Stored records:

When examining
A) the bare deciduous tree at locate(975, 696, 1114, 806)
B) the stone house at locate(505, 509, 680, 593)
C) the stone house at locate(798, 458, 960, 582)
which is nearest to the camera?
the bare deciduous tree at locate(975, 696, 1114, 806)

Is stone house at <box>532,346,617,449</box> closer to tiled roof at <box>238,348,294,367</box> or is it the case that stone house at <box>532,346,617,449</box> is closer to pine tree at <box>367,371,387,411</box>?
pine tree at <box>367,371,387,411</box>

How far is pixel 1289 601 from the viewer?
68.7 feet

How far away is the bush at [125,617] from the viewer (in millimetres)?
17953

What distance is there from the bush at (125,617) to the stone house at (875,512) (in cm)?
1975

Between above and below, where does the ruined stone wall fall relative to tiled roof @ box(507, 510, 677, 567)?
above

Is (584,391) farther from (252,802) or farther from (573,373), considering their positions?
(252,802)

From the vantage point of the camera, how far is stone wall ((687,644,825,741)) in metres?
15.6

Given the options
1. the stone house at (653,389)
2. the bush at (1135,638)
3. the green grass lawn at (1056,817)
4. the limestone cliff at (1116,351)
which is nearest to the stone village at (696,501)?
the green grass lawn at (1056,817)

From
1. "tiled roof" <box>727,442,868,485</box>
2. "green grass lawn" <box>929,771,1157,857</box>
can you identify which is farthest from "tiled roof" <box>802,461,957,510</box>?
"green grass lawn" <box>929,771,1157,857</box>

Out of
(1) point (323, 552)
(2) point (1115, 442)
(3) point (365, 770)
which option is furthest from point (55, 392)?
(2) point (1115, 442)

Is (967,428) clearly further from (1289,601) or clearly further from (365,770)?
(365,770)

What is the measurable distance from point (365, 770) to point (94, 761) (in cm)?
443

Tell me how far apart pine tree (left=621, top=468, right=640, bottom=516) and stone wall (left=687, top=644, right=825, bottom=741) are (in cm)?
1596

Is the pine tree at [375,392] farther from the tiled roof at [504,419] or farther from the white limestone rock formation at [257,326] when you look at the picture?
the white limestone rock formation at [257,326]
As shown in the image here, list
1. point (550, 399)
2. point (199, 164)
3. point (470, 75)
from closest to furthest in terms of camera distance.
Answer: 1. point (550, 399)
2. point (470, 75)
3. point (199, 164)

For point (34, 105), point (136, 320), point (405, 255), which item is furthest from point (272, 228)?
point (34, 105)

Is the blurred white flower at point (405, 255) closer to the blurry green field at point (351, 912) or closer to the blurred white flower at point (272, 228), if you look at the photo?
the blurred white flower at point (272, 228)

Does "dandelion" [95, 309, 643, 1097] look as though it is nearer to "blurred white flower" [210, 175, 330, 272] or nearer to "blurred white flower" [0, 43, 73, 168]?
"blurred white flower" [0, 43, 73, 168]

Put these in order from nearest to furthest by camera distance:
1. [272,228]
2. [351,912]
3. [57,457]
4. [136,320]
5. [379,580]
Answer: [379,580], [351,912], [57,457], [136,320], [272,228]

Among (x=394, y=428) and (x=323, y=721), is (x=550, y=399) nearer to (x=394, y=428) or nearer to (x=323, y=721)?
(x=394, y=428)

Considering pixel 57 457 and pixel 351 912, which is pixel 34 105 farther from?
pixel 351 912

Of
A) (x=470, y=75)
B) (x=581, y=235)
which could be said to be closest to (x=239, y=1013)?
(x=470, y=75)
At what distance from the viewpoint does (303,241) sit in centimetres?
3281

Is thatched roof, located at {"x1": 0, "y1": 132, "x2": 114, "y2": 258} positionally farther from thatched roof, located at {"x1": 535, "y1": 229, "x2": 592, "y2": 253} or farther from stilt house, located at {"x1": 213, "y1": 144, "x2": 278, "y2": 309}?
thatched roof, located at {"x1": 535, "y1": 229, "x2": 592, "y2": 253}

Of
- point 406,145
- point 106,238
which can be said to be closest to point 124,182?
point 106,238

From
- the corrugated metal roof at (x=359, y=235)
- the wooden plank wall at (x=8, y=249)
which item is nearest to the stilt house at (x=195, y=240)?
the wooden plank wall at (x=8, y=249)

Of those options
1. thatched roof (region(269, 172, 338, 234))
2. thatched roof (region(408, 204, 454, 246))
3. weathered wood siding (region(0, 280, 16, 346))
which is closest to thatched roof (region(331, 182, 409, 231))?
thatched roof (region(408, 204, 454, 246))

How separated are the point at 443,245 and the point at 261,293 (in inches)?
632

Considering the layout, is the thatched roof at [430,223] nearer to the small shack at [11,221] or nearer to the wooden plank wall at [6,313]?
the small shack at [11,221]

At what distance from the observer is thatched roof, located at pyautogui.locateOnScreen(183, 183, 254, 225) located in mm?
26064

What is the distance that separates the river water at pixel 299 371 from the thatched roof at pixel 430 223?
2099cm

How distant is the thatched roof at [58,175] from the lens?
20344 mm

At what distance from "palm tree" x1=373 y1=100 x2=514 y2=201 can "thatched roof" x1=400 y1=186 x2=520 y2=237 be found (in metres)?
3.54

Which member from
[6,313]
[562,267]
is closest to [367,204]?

Task goal: Please write out all of the material above word for word, line by line, with nothing added or left out.

Result of this task:
When examining
A) the bare deciduous tree at locate(975, 696, 1114, 806)
B) the stone house at locate(505, 509, 680, 593)
C) the stone house at locate(798, 458, 960, 582)
which is nearest to the camera?
the bare deciduous tree at locate(975, 696, 1114, 806)

Is stone house at <box>532,346,617,449</box> closer to tiled roof at <box>238,348,294,367</box> or is it the case that stone house at <box>532,346,617,449</box> is closer to pine tree at <box>367,371,387,411</box>?
pine tree at <box>367,371,387,411</box>

How far is pixel 1289 601 from the viewer?
68.7 feet

How far away is the bush at [125,617] from the viewer (in millimetres)?
17953

What distance is there from the bush at (125,617) to the stone house at (875,512) (in cm)?
1975

Between above and below, where does the ruined stone wall fall relative to tiled roof @ box(507, 510, 677, 567)?
above

Is (584,391) farther from (252,802) or farther from (573,373), considering their positions?
(252,802)

From the vantage point of the camera, how far is stone wall ((687,644,825,741)) in metres?
15.6

Given the options
1. the stone house at (653,389)
2. the bush at (1135,638)
3. the green grass lawn at (1056,817)
4. the limestone cliff at (1116,351)
which is nearest to the stone village at (696,501)?
the green grass lawn at (1056,817)

From
1. "tiled roof" <box>727,442,868,485</box>
2. "green grass lawn" <box>929,771,1157,857</box>
can you identify which is farthest from "tiled roof" <box>802,461,957,510</box>?
"green grass lawn" <box>929,771,1157,857</box>

Out of
(1) point (323, 552)
(2) point (1115, 442)
(3) point (365, 770)
which option is furthest from point (55, 392)?
(2) point (1115, 442)

Is (967,428) clearly further from (1289,601) or clearly further from (365,770)?
(365,770)

What is the measurable distance from point (365, 770) to point (94, 761) (in cm)?
443

Tell me how far apart pine tree (left=621, top=468, right=640, bottom=516) and stone wall (left=687, top=644, right=825, bottom=741) are (in cm)?
1596

Is the pine tree at [375,392] farther from the tiled roof at [504,419] or farther from the white limestone rock formation at [257,326] when you look at the picture?
the white limestone rock formation at [257,326]
As shown in the image here, list
1. point (550, 399)
2. point (199, 164)
3. point (470, 75)
from closest to furthest in terms of camera distance.
Answer: 1. point (550, 399)
2. point (470, 75)
3. point (199, 164)

For point (34, 105), point (136, 320), point (405, 255), which item is furthest from point (272, 228)?
point (34, 105)

Is the blurred white flower at point (405, 255) closer to the blurry green field at point (351, 912) or closer to the blurred white flower at point (272, 228), if you look at the photo?
the blurred white flower at point (272, 228)

Does "dandelion" [95, 309, 643, 1097] look as though it is nearer to "blurred white flower" [210, 175, 330, 272] or nearer to "blurred white flower" [0, 43, 73, 168]?
"blurred white flower" [0, 43, 73, 168]

Put these in order from nearest to furthest by camera distance:
1. [272,228]
2. [351,912]
3. [57,457]
4. [136,320]
5. [379,580]
Answer: [379,580], [351,912], [57,457], [136,320], [272,228]

Among (x=394, y=428) and (x=323, y=721), is (x=550, y=399) nearer to (x=394, y=428) or nearer to (x=323, y=721)?
(x=394, y=428)

Considering pixel 57 457 and pixel 351 912, which is pixel 34 105 farther from?
pixel 351 912

Of
A) (x=470, y=75)
B) (x=581, y=235)
which could be said to be closest to (x=239, y=1013)?
(x=470, y=75)
At what distance from the viewpoint does (303,241) sit in centimetres?
3281

Is thatched roof, located at {"x1": 0, "y1": 132, "x2": 114, "y2": 258} positionally farther from thatched roof, located at {"x1": 535, "y1": 229, "x2": 592, "y2": 253} or farther from stilt house, located at {"x1": 213, "y1": 144, "x2": 278, "y2": 309}?
thatched roof, located at {"x1": 535, "y1": 229, "x2": 592, "y2": 253}

Of
- point 406,145
- point 106,238
which can be said to be closest to point 124,182?
point 106,238

From
- the corrugated metal roof at (x=359, y=235)
- the wooden plank wall at (x=8, y=249)
which item is nearest to the stilt house at (x=195, y=240)?
the wooden plank wall at (x=8, y=249)

Of those options
1. thatched roof (region(269, 172, 338, 234))
2. thatched roof (region(408, 204, 454, 246))
3. weathered wood siding (region(0, 280, 16, 346))
which is closest to thatched roof (region(331, 182, 409, 231))?
thatched roof (region(408, 204, 454, 246))

How separated are the point at 443,245 and the point at 261,293 (in inches)?
632

Considering the layout, is the thatched roof at [430,223] nearer to the small shack at [11,221] or nearer to the wooden plank wall at [6,313]?
the small shack at [11,221]

At what distance from the observer is thatched roof, located at pyautogui.locateOnScreen(183, 183, 254, 225) located in mm?
26064

What is the distance that separates the river water at pixel 299 371 from the thatched roof at pixel 430 223?
2099cm

How distant is the thatched roof at [58,175] from the lens?
20344 mm

At what distance from "palm tree" x1=373 y1=100 x2=514 y2=201 can "thatched roof" x1=400 y1=186 x2=520 y2=237 be found (in metres)?
3.54

Which member from
[6,313]
[562,267]
is closest to [367,204]?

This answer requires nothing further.